What Is a Reverse Proxy, and How Does It Work?:
A regular proxy, called a Forward Proxy, is a server through which a user's connection is routed through. In many ways, it's like a simple VPN, which sits in front of your internet connection. VPNs are a common example of these, but they also include things like school firewalls, which may block access to certain content.
A reverse proxy works a little differently. It's a backend tool used by system administrators. Instead of connecting directly to a website serving content, a reverse proxy like NGINX can sit in the middle. When it receives a request from a user, it will send forward, or "proxy," that request to the final server. This server is called the "origin server" since it's what will actually be responding to requests.
While a user will probably know if they're being routed through a forward proxy like a VPN or firewall, reverse proxies are backend tools. As far as the user knows, they're just connecting to a website. Everything behind the reverse proxy is hidden, and this has numerous benefits as well.

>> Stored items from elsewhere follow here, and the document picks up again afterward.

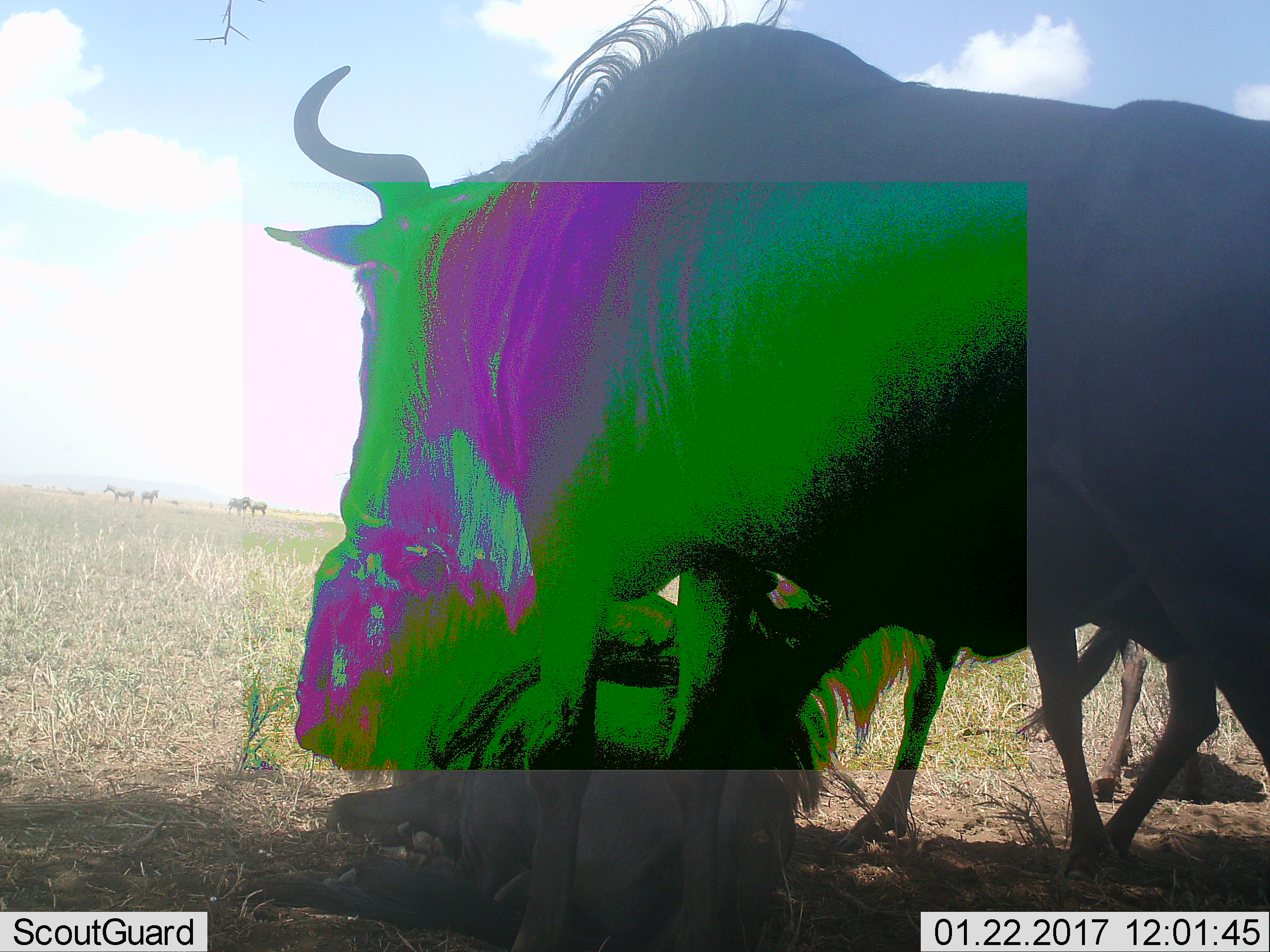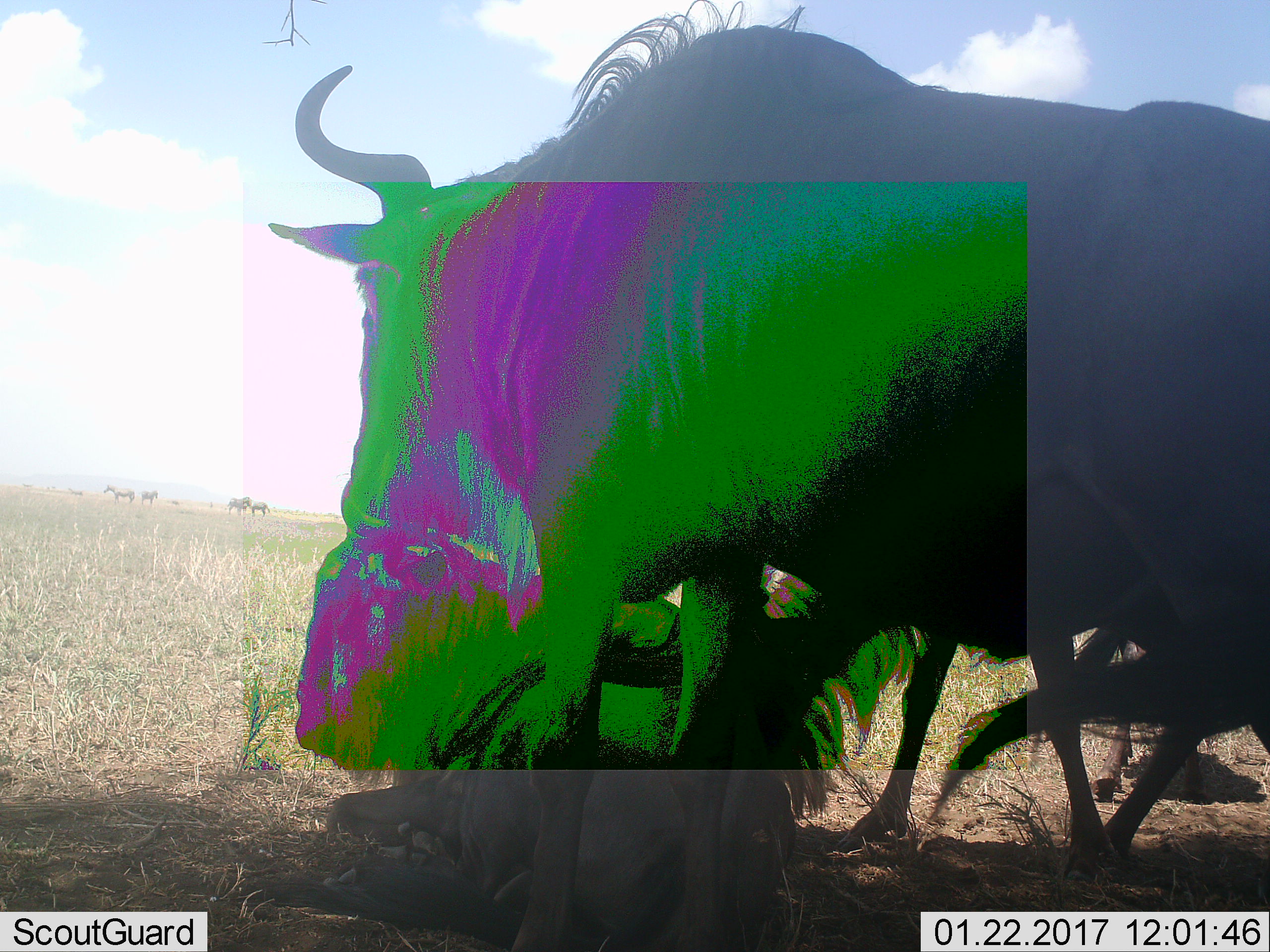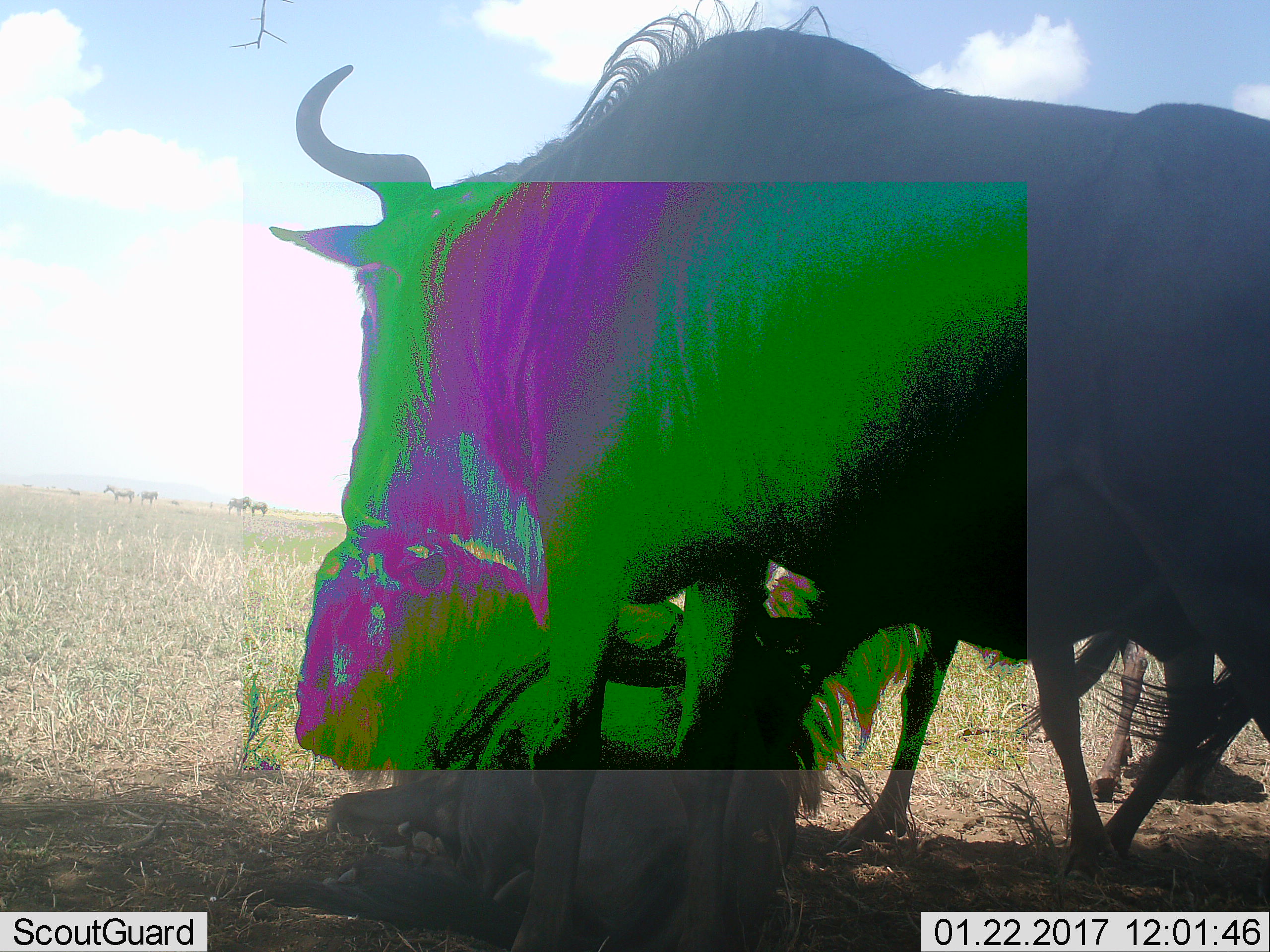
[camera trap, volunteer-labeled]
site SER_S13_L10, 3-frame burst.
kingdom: Animalia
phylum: Chordata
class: Mammalia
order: Artiodactyla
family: Bovidae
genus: Connochaetes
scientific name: Connochaetes taurinus taurinus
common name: blue wildebeest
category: wildebeestblue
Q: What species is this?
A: Wildebeestblue (blue wildebeest) (Connochaetes taurinus taurinus).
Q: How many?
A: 3.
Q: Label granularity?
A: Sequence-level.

This effect also happens in reverse though. The origin server does not have a direct connection to the user and will only see a bunch of requests coming from the reverse proxy's IP. This can be a problem, but most proxy services like NGINX will add headers like X-Forwarded-For to the request. These headers will inform the origin server of the client's actual IP address.
Reverse proxies are pretty simple in concept but prove to be a surprisingly useful tool with many unexpected use cases. One of the main benefits of a reverse proxy is how lightweight they can be. Since they just forward requests, they don't have to do a ton of processing, especially in situations where a database needs to be queried.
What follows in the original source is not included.